[Stored data entries]
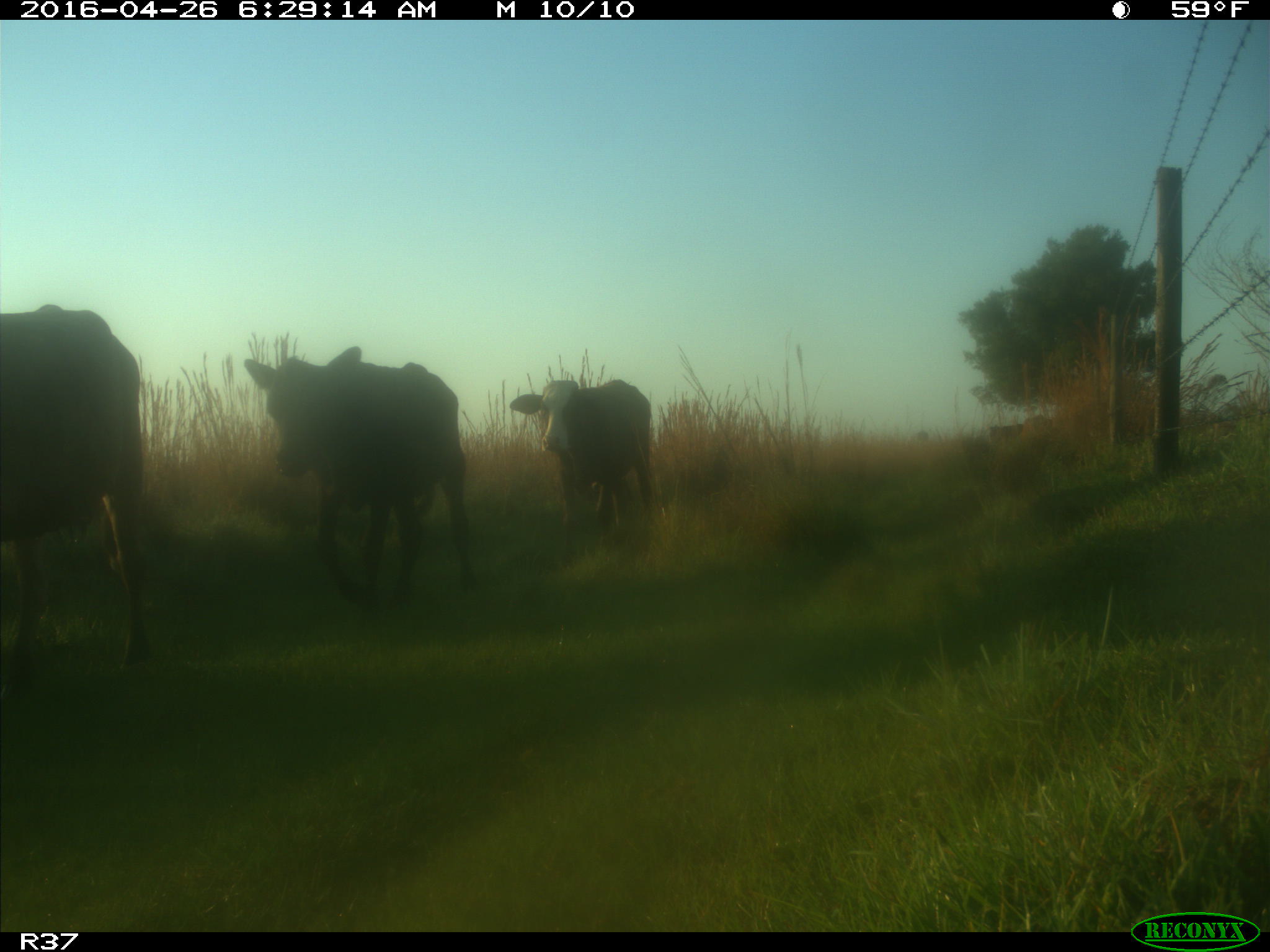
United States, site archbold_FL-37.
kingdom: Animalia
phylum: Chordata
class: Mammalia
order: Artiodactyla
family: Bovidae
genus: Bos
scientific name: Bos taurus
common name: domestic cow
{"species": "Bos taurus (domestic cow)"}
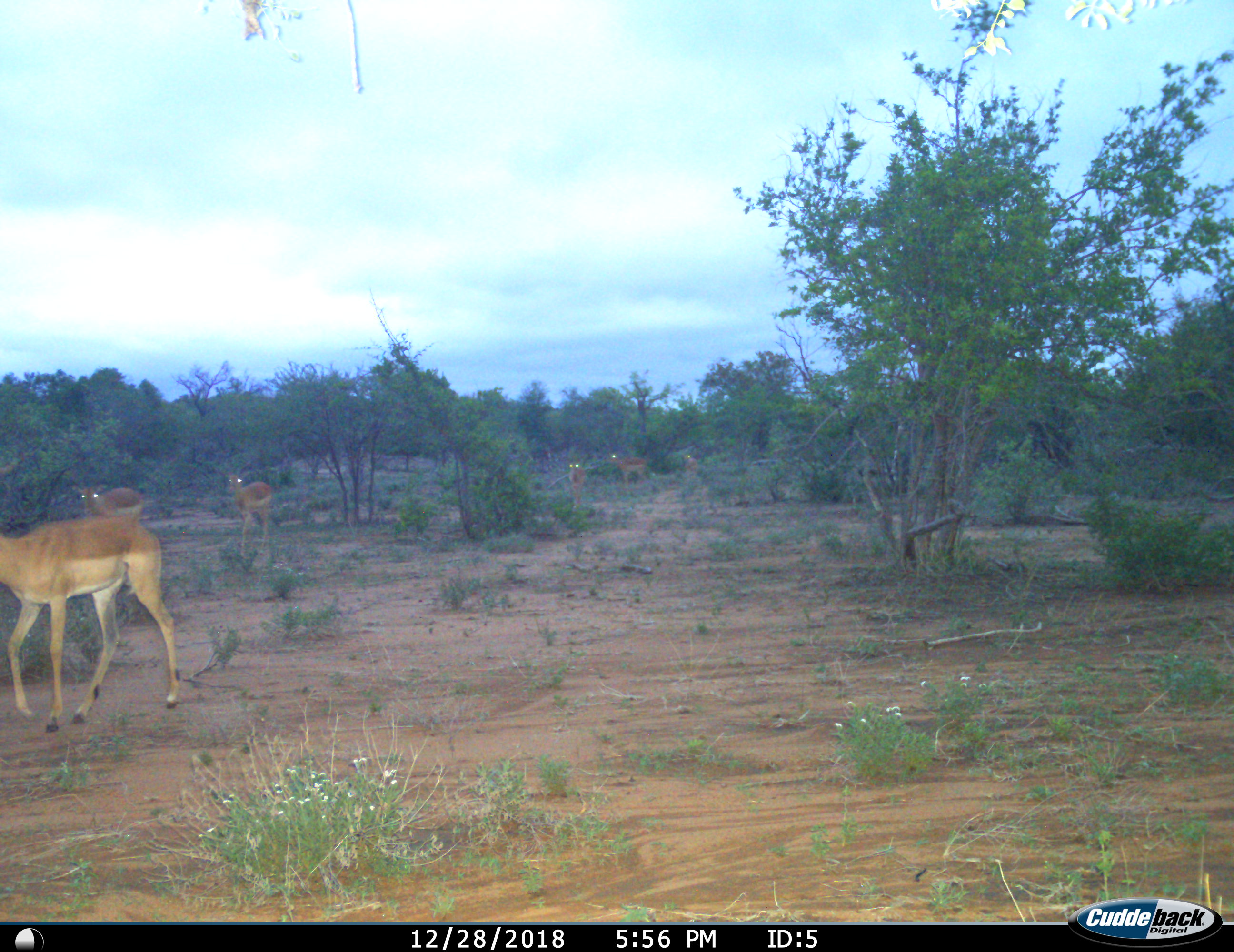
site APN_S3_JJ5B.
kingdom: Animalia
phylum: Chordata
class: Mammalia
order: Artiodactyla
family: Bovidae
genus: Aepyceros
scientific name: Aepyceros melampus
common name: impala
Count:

Instructions to follow => The result should be the same data as above, line for line, with the pictures gone.

Result of this task =>
United States, site archbold_FL-37.
kingdom: Animalia
phylum: Chordata
class: Mammalia
order: Artiodactyla
family: Bovidae
genus: Bos
scientific name: Bos taurus
common name: domestic cow
{"species": "Bos taurus (domestic cow)"}
site APN_S3_JJ5B.
kingdom: Animalia
phylum: Chordata
class: Mammalia
order: Artiodactyla
family: Bovidae
genus: Aepyceros
scientific name: Aepyceros melampus
common name: impala
Count:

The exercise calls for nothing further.